§ **What to produce**:
Only the lines from the start of the data below through the line that contains "Building Photo - 1922 Nicole Cir" are to be copied, exactly and without pictures.

[Information given Boundary: Start]

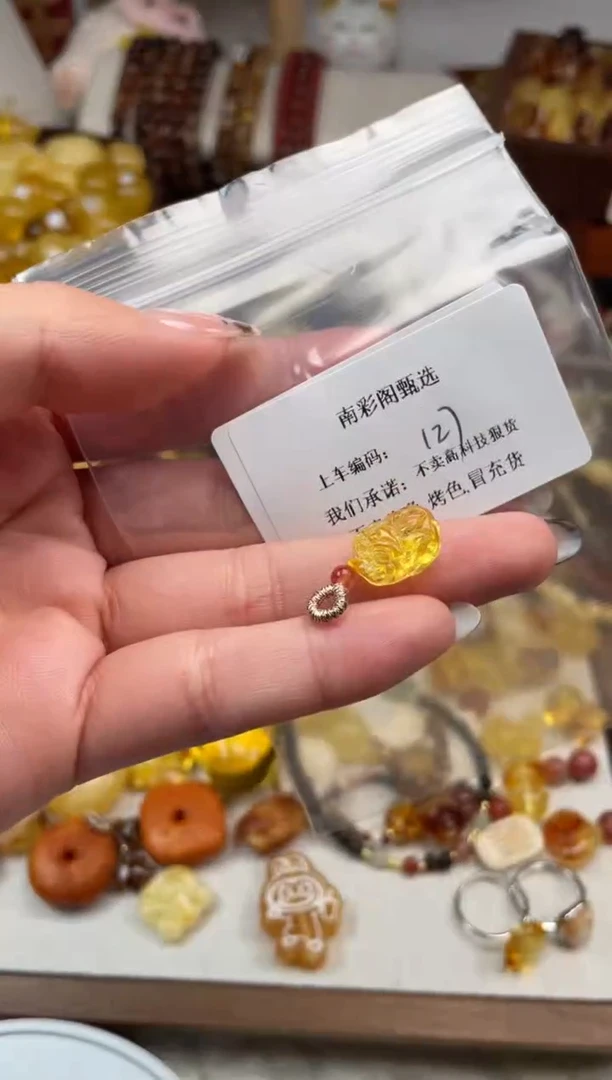 【闪购商品】琥珀裸石未镶嵌127，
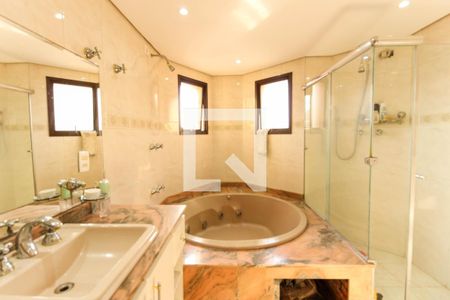 Apartamento à venda com 200m², 4 quartos e 3 vagasBanheiro Suíte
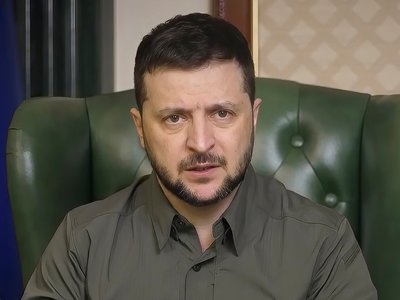  Zelenskyy Warns of Larger Russian Operations in East 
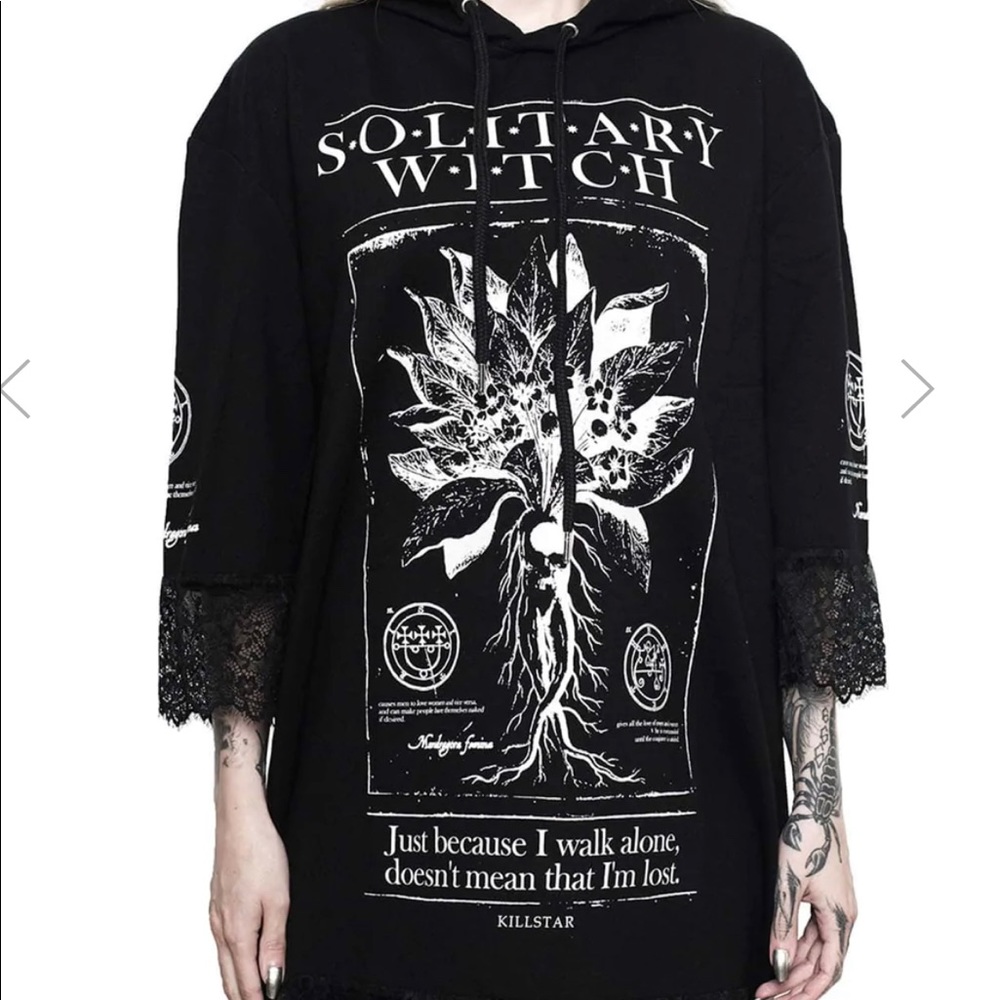 Solitary lace hooded top killstar
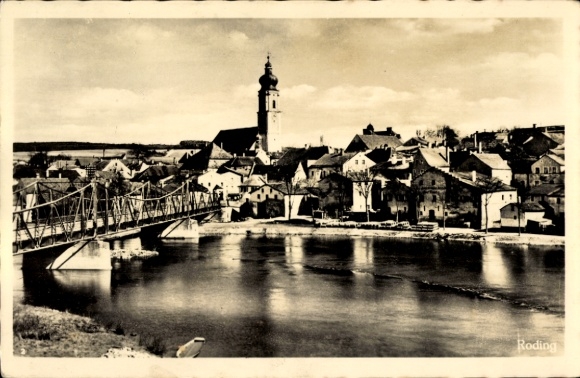 Ak Roding in der Oberpfalz, Gesamtansicht, Kirche, Brücke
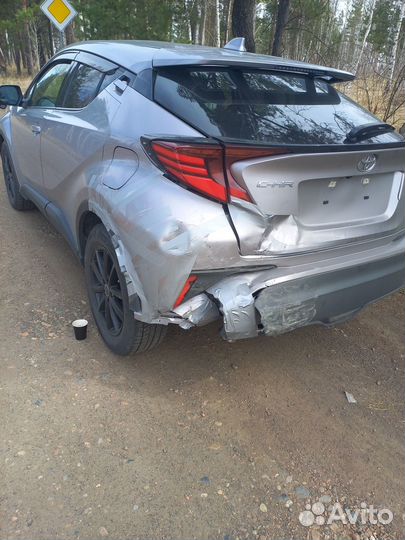 Дверь багажника Тойота CH-R. 2020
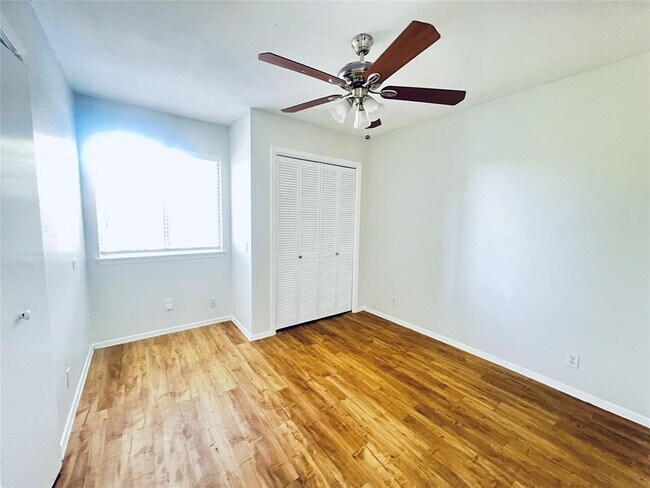 Building Photo - 1922 Nicole Cir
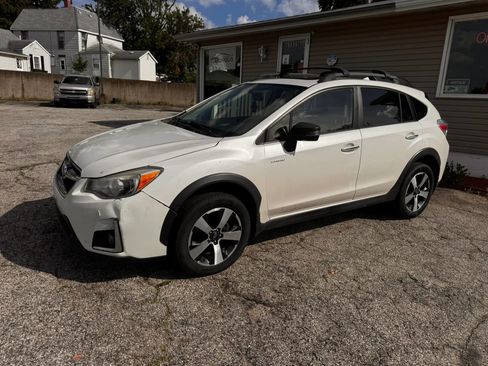Used 2016 Subaru Crosstrek Touring AWD/4WD image 1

[Information given Boundary: End]

§ **Answer**:
 【闪购商品】琥珀裸石未镶嵌127，
 Apartamento à venda com 200m², 4 quartos e 3 vagasBanheiro Suíte
  Zelenskyy Warns of Larger Russian Operations in East 
 Solitary lace hooded top killstar
 Ak Roding in der Oberpfalz, Gesamtansicht, Kirche, Brücke
 Дверь багажника Тойота CH-R. 2020
 Building Photo - 1922 Nicole Cir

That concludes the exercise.